━━━━━ GIVEN INFORMATION ━━━━━
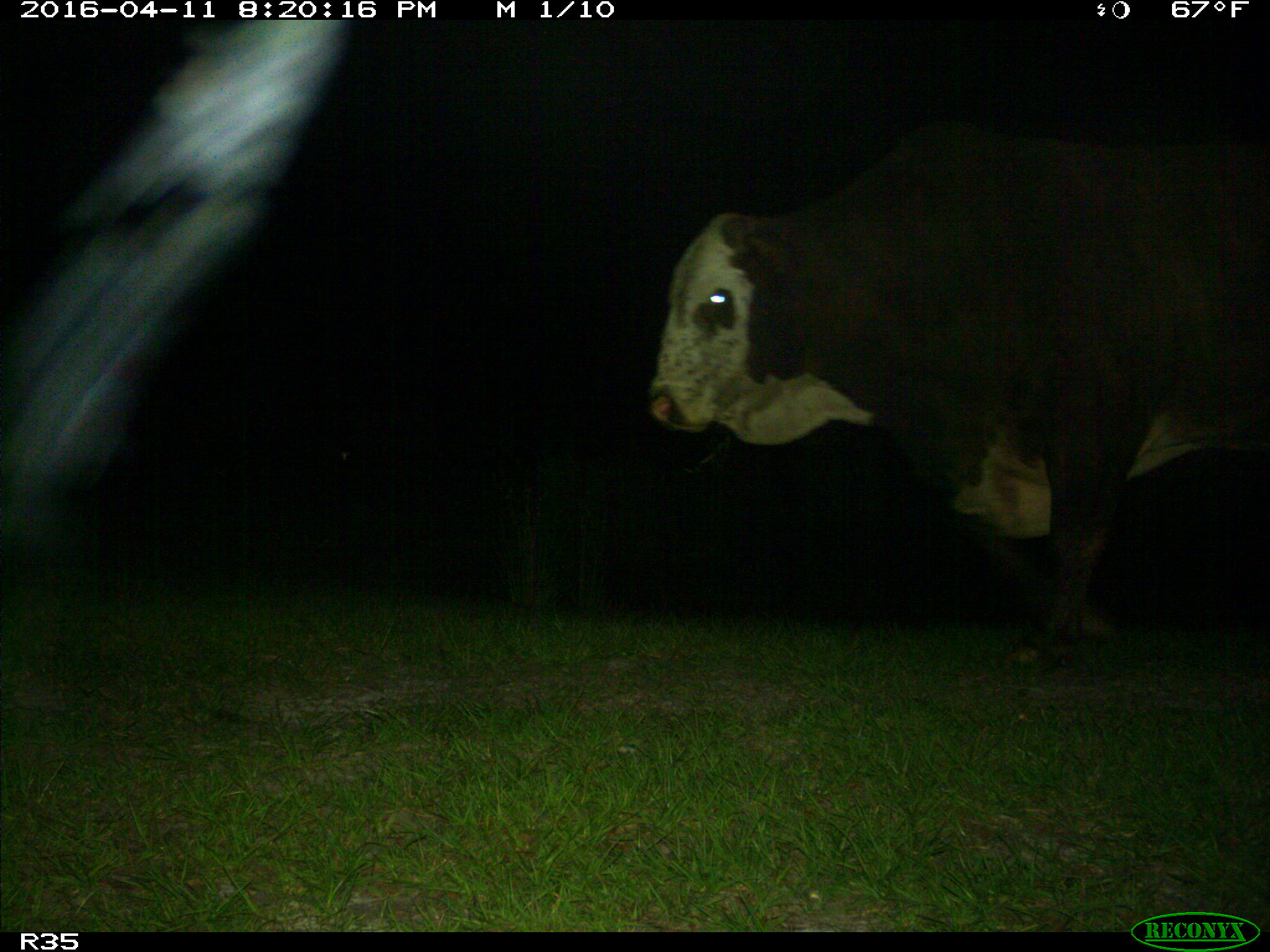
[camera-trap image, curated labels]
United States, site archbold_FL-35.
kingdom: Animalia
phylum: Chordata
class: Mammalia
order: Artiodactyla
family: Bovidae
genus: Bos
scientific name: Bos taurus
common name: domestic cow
━━━━━
━━━━━ GIVEN INFORMATION ━━━━━
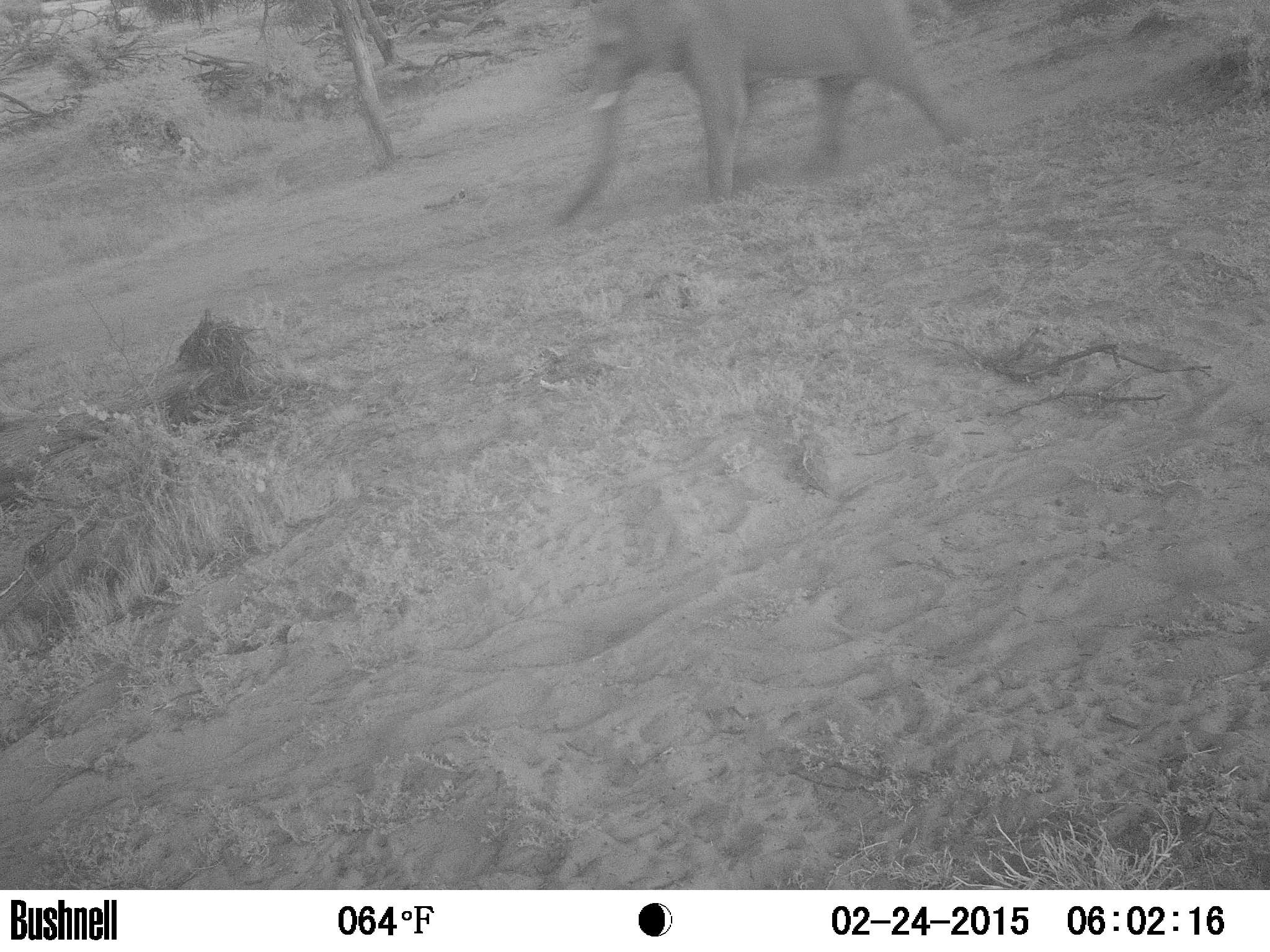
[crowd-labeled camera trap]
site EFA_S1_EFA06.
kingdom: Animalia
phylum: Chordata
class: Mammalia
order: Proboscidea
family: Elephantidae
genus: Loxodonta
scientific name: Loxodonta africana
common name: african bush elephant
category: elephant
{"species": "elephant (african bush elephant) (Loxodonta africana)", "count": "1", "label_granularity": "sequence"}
━━━━━
Could you return exactly the lines above from the line with "[camera-trap image, curated labels]" to the line with "common name: domestic cow", both included, and nothing else?

RESULT OF THE TASK:
[camera-trap image, curated labels]
United States, site archbold_FL-35.
kingdom: Animalia
phylum: Chordata
class: Mammalia
order: Artiodactyla
family: Bovidae
genus: Bos
scientific name: Bos taurus
common name: domestic cow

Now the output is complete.